Large Language Models are rapidly entering clinical environments, but most healthcare organisations lack the governance infrastructure to deploy them safely. At InsytAI, we've had the privilege of helping draft a major Singapore hospital cluster's LLM Strategy Paper — a framework that covers everything from data provenance to liability, bias auditing, and clinician override protocols.
Here's what we've learned: the technical challenge of building an LLM is often easier than the governance challenge of deploying one.
Five pillars of responsible clinical LLM deployment:
- Clinical validation before production — Every LLM output that influences clinical decisions must be validated against a gold-standard dataset. For our RUSSELL GPT discharge summary system (published in The Lancet Western Pacific), we ran 6 months of shadow mode evaluation before live deployment.
- Hallucination monitoring — Clinical LLMs must have real-time hallucination detection. A discharge summary that confidently states the wrong medication dose is more dangerous than no summary at all.
- Clinician override architecture — The system must make it frictionless to override AI output. If overriding requires more steps than just writing the document yourself, clinicians won't use it — or worse, they'll accept incorrect AI output because correction is too slow.

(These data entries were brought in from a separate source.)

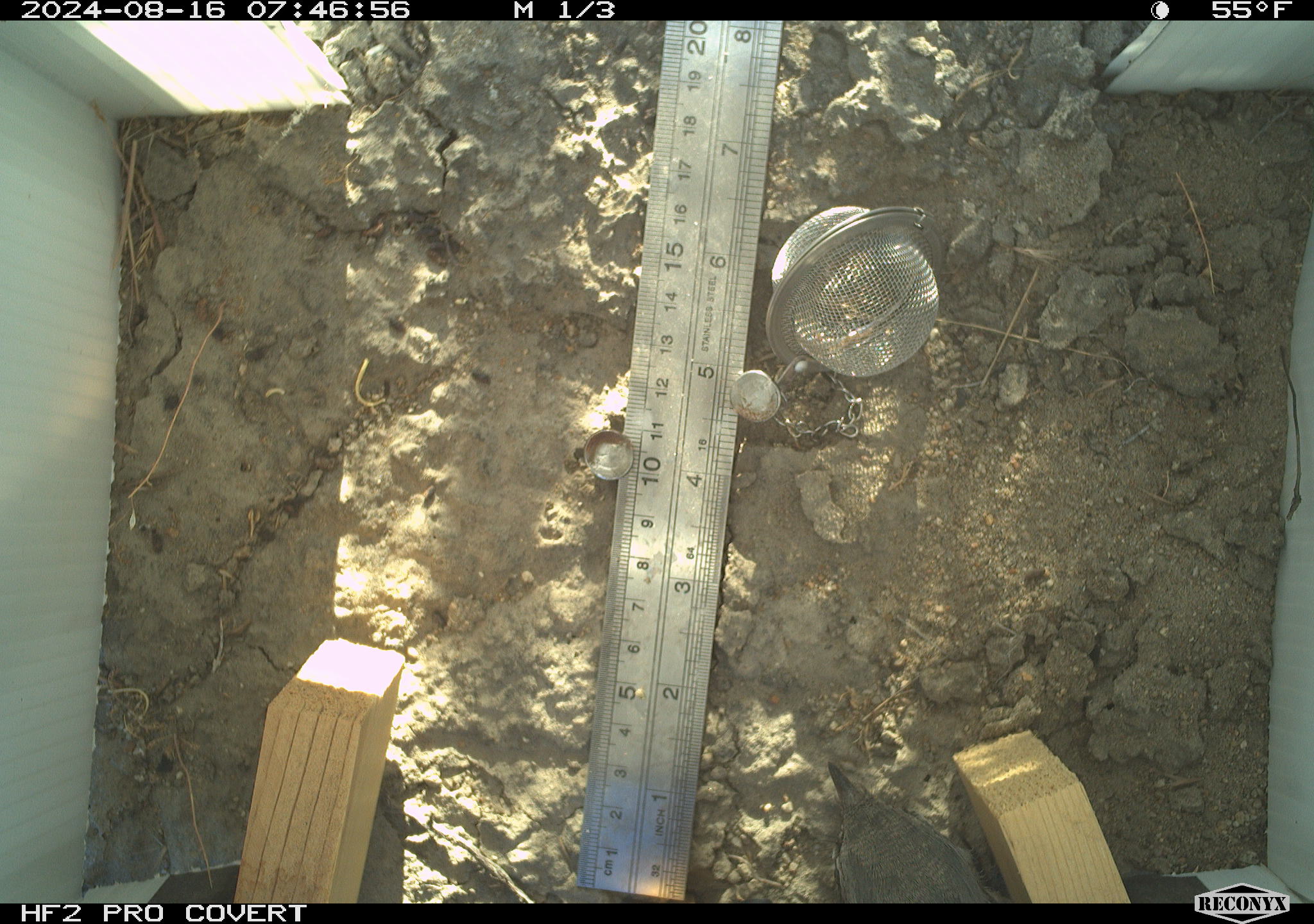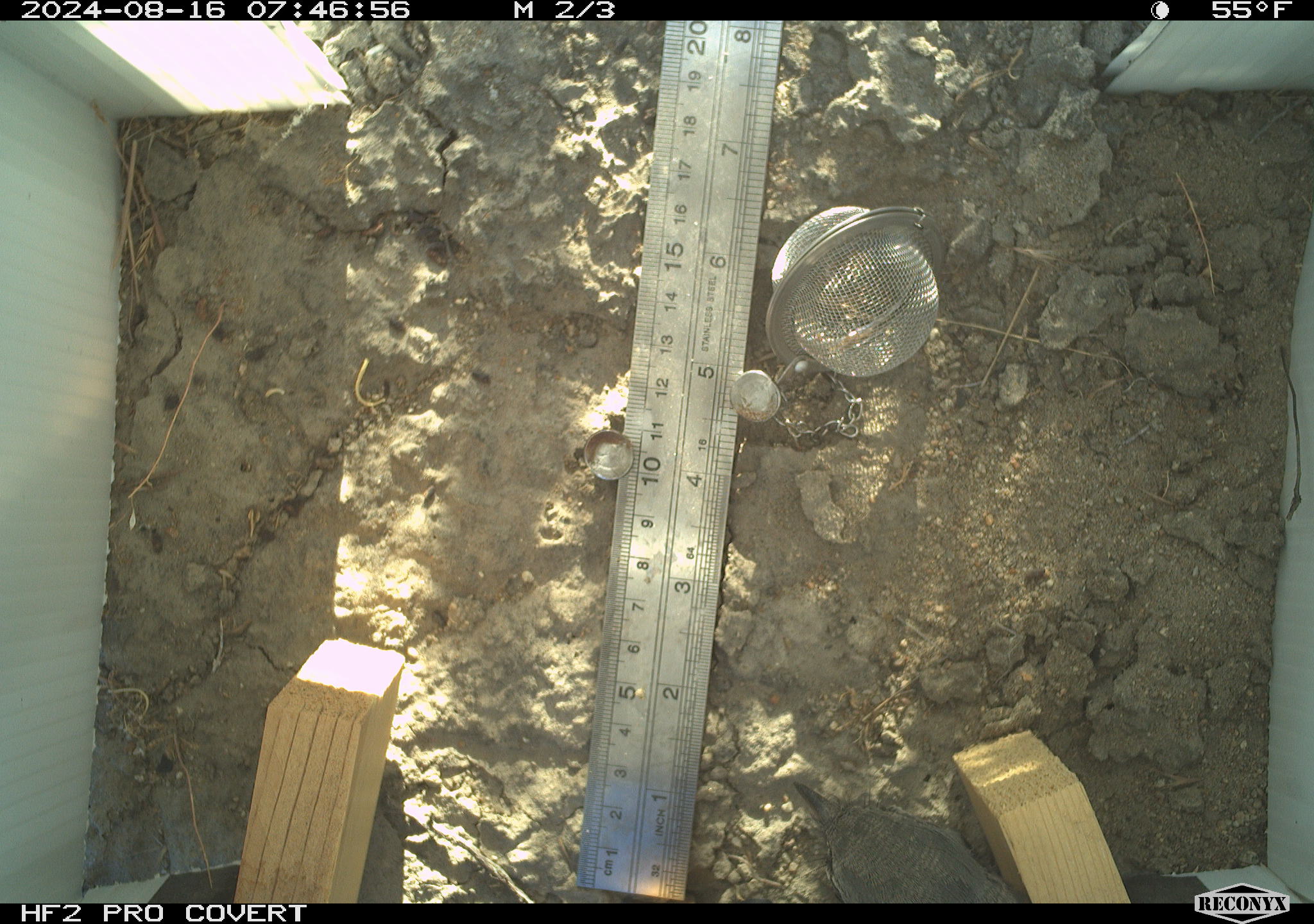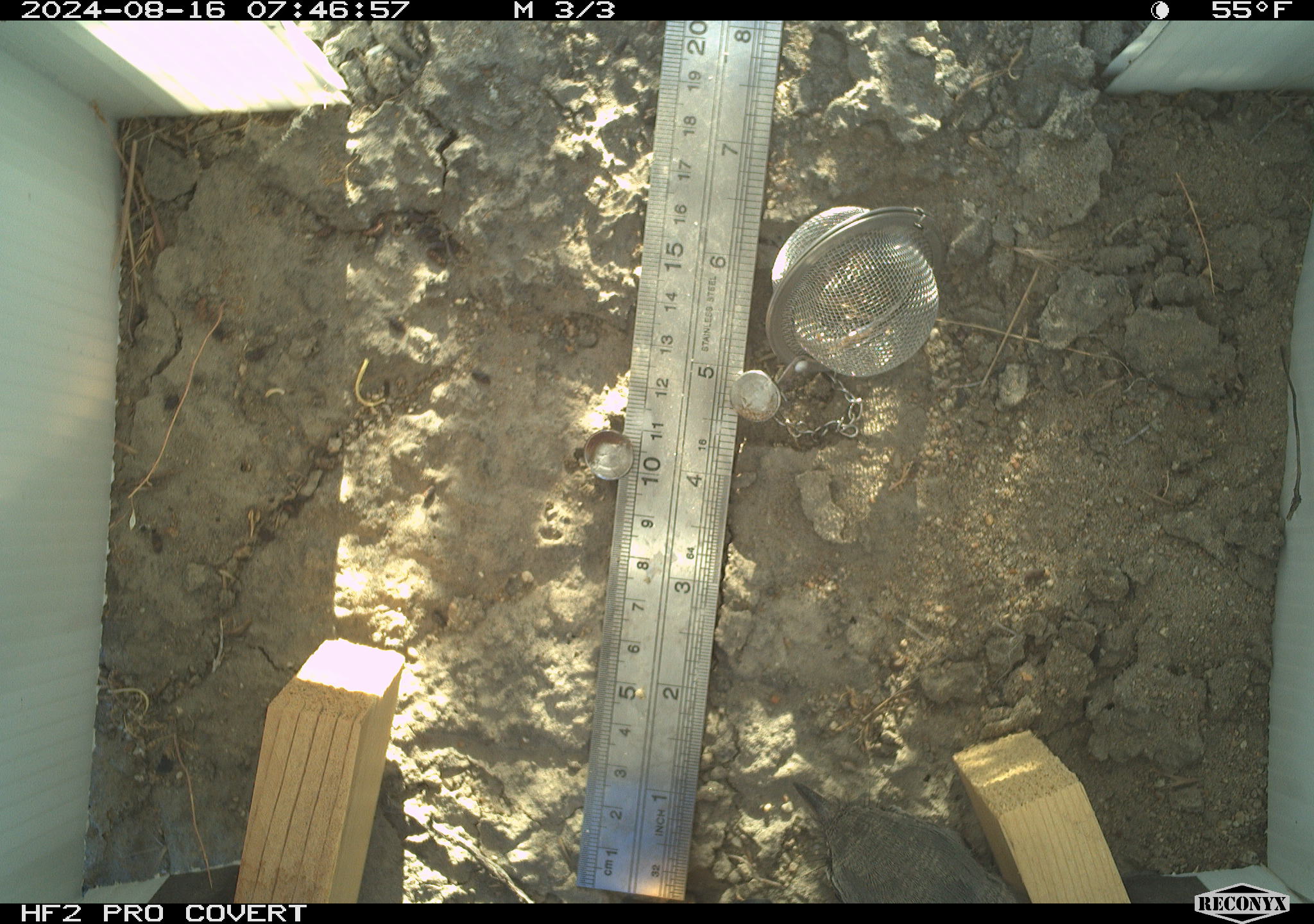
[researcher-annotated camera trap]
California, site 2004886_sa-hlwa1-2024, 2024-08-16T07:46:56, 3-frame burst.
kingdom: Animalia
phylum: Chordata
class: Aves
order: Passeriformes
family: Laniidae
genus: Lanius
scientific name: Lanius ludovicianus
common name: loggerhead shrike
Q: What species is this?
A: Loggerhead shrike (Lanius ludovicianus).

- Audit trails for every inference — Every LLM call in a clinical setting must be logged with the model version, prompt, output, and whether it was accepted, edited, or rejected. This is essential for regulatory compliance and for improving the model over time.
- Tiered deployment by risk — Administrative tasks (scheduling, note formatting) can go live faster than diagnostic support tools. Risk stratification drives your rollout sequence.
The Singaporean MOH's National AI Strategy provides a useful public framework, but the real work is in the institution-specific SOPs that map it to your EMR system, your legal team, and your clinical workflows.
Key takeaways
- Governance infrastructure must exist before any clinical LLM touches patient data.
- Shadow-mode validation against gold-standard datasets is non-negotiable for decision-support tools.
- Hallucination monitoring and frictionless clinician override prevent silent harm.
- Every inference needs an audit trail: model version, prompt, output, and clinician action.
- Tier deployment by risk — administrative automation before diagnostic support.
FAQ
What should an LLM governance framework cover before clinical use?
Data provenance, clinical validation, hallucination monitoring, clinician override paths, inference audit trails, and tiered rollout mapped to risk class and regulatory expectations.
Why is clinician override architecture critical for clinical LLMs?
If correcting AI output takes more steps than ignoring it, clinicians either waste time or accept incorrect suggestions — both are unsafe in production workflows.
How should Singapore hospitals align LLM governance with national policy?
Translate MOH AI guidance into institution-specific SOPs covering EMR integration, legal sign-off, validation datasets, and escalation when model behaviour drifts.